• _KUTIPAN SUMBER_:
Draining
Saturday, January 12, 2019Saya lupa kapan terakhir kali membikin resolusi kala tahun
berganti, sampai suatu malam tahun baru handphone saya berbunyi dan seseorang
mengirimi pesan, “share resolusi dong!” saya bingung juga, pertama saya belum
mempersiapkan resolusi apa yang saya inginkan di tahun ini, kedua; I enjoy my
job and my life right now (or is it just a fake sensations? I'll find out later) so what else I look up to? Satu-satunya resolusi yang
terpikirkan adalah perihal diri sendiri. I didn’t say I’ve made so many
achievement in my career or in my life, but one thing I always think about is;
myself. What am i look up to actually? Why am i doing this?
2018 begitu membuat saya bersyukur sebab saya dipertemukan
dengan berbagai jenis manusia yang mengubah cara pandang dan memberi saya
wawasan baru. I mean I really enjoy meet people, talking with them, listening
to the story they tell; about their life, their idealism, the music they
listen, the book they read, the movie they watch; how can those things make
them as a person, what they do to stay alive, and everything else. I can say
I’m a good listener. But the thing is; I am a good listener because I believe I
can upgrade myself and learn something from them; saya sudah jarang baca buku
maka saya belajar dari manusia. And I do. Tentu saja yang saya syukuri ini
adalah orang-orang yang memberikan pengaruh baik terhadap diri saya, lalu
bagaimana dengan yang sebaliknya? Tunggu dulu, Bung, this just the prologue.

• _TUGAS LATIHAN 1_: Dalam tulisan tentang resolusi tahun baru ini, apa bunyi pesan yang diterima penulis lewat handphone pada suatu malam tahun baru?
Teks tadi dan catatan berikut ini sama sekali tidak berkaitan.

Catatan hasil ekstraksi

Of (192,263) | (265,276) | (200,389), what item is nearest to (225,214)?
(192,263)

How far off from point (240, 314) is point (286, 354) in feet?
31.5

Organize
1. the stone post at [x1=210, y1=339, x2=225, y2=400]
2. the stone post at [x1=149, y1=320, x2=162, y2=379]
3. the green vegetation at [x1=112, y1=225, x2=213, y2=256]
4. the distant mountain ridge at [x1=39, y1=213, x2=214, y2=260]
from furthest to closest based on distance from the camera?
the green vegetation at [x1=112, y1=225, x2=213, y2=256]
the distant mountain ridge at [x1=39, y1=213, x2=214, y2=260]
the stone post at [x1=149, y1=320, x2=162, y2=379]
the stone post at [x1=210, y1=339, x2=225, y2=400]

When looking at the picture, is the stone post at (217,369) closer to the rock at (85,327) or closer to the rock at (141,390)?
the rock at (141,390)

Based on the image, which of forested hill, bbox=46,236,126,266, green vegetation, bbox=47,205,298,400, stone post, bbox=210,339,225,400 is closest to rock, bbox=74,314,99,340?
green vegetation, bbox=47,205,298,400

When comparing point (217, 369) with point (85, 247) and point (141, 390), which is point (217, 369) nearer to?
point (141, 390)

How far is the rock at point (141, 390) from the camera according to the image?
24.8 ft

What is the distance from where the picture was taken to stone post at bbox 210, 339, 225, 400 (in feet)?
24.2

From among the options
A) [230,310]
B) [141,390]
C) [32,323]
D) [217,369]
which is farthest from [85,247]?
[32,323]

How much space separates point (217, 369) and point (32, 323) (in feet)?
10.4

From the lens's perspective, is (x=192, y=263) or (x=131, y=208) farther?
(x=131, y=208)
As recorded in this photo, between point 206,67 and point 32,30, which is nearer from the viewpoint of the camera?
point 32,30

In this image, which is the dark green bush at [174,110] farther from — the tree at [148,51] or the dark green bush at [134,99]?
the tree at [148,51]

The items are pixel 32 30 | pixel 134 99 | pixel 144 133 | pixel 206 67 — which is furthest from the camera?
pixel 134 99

• _TUGAS LATIHAN 2_: Salin ulang tanpa perubahan baris-baris dalam catatan, mulai dari baris yang memuat “In this image, which” sampai akhir catatan.

• _JAWABAN LATIHAN 1_: Pesannya berbunyi “share resolusi dong!”

• _JAWABAN LATIHAN 2_:
In this image, which is the dark green bush at [174,110] farther from — the tree at [148,51] or the dark green bush at [134,99]?
the tree at [148,51]

The items are pixel 32 30 | pixel 134 99 | pixel 144 133 | pixel 206 67 — which is furthest from the camera?
pixel 134 99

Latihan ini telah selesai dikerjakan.